** START SUPPLIED DATA **
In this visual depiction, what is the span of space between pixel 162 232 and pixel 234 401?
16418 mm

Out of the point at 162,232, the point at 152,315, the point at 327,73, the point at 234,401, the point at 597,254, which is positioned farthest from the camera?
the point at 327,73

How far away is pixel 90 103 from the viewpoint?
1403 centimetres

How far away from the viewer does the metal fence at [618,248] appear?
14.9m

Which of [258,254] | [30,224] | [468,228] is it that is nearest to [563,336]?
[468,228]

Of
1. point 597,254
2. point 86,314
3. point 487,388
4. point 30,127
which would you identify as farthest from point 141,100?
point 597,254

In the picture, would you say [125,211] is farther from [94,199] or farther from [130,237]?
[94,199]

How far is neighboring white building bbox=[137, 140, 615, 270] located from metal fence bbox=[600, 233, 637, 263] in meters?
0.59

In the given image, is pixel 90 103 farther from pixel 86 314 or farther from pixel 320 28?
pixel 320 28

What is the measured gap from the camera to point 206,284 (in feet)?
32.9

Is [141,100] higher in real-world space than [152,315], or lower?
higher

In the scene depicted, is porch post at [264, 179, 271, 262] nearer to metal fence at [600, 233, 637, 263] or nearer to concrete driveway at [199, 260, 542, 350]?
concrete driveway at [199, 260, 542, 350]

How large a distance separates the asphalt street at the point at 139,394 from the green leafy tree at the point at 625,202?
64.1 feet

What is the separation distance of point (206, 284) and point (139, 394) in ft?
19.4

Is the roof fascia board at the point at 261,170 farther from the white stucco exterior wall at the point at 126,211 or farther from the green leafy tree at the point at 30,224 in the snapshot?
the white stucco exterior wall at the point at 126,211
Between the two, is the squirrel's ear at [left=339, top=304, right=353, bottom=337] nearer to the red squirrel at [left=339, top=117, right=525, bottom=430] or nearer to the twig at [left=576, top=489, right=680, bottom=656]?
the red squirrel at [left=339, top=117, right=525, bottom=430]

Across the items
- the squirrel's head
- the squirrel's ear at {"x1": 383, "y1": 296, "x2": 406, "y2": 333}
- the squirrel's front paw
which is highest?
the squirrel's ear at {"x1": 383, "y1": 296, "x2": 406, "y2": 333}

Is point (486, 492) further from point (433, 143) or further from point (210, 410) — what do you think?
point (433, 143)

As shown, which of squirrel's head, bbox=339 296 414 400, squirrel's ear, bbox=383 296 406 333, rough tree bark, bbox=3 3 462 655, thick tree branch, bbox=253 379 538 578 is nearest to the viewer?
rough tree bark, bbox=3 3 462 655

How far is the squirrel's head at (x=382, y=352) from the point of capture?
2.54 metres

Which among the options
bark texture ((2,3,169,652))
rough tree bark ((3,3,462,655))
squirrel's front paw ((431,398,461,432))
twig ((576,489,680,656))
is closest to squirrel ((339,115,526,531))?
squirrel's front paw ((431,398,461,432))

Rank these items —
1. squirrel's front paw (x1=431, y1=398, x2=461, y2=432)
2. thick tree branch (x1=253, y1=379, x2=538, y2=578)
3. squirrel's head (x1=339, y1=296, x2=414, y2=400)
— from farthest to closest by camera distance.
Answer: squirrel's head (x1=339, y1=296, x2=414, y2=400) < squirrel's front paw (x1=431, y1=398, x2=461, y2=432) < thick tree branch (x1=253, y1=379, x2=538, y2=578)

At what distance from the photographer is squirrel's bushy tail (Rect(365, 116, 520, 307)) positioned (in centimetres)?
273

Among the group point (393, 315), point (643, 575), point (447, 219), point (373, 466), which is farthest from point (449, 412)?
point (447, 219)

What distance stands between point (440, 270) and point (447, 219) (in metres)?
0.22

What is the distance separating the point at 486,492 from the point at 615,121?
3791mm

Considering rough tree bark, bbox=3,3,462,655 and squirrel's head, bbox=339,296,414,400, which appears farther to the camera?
** END SUPPLIED DATA **
** START SUPPLIED DATA **
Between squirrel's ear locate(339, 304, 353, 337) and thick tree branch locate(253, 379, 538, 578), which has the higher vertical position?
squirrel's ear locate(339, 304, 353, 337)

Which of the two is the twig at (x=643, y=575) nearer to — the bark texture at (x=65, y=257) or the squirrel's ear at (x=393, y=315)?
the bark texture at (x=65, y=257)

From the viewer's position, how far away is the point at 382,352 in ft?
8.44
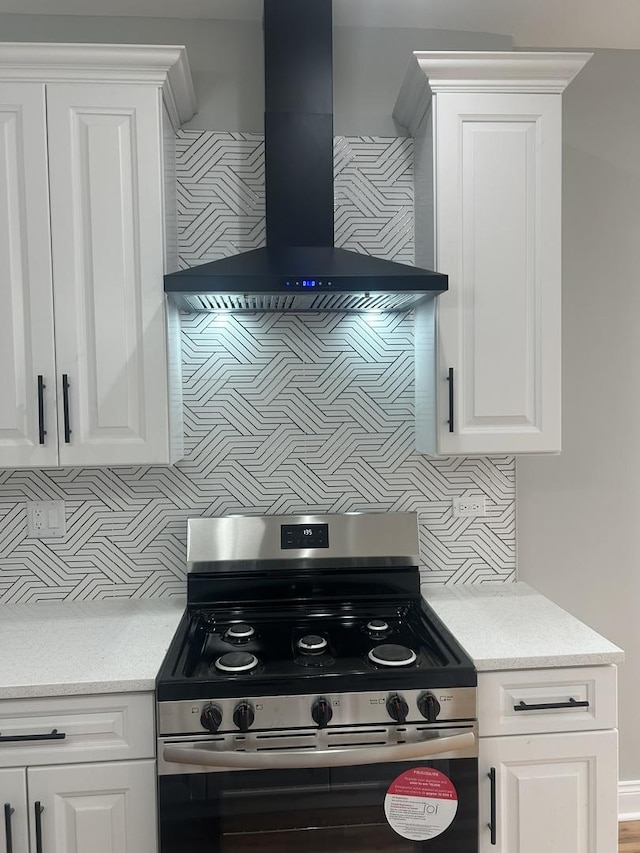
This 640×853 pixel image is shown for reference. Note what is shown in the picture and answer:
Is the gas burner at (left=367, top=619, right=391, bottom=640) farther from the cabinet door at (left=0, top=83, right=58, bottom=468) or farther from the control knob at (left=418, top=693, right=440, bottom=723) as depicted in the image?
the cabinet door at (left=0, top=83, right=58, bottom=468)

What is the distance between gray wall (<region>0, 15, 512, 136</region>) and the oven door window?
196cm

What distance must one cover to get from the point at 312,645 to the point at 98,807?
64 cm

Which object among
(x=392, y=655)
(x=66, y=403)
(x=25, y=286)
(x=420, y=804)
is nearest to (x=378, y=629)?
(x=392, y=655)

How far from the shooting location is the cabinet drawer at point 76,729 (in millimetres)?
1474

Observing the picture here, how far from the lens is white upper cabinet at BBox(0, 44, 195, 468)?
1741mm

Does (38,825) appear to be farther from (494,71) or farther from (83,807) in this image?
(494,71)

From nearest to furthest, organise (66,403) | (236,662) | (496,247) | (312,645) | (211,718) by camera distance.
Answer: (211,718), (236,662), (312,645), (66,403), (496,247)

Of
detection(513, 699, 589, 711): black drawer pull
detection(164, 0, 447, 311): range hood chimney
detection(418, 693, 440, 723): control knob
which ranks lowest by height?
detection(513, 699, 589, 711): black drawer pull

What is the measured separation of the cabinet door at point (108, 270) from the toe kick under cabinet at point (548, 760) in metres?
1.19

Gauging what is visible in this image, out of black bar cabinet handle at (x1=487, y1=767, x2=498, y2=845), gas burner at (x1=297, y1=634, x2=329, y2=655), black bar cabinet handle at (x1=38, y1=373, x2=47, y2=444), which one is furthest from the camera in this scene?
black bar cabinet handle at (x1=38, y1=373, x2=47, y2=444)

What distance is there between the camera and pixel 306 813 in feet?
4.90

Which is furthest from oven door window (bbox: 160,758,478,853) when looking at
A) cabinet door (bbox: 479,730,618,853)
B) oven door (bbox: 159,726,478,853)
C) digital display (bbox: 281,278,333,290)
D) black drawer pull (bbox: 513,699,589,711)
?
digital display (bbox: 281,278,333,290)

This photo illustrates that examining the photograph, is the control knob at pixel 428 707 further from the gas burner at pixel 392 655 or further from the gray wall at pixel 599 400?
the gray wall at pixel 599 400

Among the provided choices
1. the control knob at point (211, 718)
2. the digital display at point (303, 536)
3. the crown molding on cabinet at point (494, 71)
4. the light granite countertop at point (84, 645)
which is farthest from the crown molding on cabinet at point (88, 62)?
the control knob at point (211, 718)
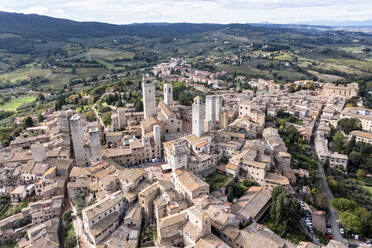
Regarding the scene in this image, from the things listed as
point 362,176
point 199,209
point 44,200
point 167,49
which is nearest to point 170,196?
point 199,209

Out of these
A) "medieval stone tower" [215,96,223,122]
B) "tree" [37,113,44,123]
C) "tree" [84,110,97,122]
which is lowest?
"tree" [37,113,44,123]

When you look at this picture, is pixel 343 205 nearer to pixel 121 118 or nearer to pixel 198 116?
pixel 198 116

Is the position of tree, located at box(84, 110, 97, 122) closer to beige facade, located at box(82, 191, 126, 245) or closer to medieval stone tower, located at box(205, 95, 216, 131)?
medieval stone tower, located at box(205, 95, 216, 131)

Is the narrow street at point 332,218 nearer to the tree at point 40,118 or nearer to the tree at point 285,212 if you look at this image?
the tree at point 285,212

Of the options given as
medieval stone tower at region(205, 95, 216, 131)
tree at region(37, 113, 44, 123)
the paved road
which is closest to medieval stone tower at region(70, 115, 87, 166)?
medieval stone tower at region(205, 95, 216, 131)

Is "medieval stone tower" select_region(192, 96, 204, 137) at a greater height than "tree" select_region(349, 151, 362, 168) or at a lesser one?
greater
** END SUPPLIED DATA **
» THE EXERCISE:
Copy out, word for word, the stretch of entries from the line containing "Among the group" through the line containing "Considering rough tree", both lines included.

» THE SOLUTION:
Among the group point (393, 315), point (643, 575), point (447, 219), point (373, 466), which is farthest from point (449, 412)?
point (447, 219)

What distance stands between point (440, 270) and point (447, 219) (in metres)?
0.22

What is the distance separating the point at 486,492 from the point at 615,121?
3791mm

Considering rough tree bark, bbox=3,3,462,655 and squirrel's head, bbox=339,296,414,400, which appears farther to the camera?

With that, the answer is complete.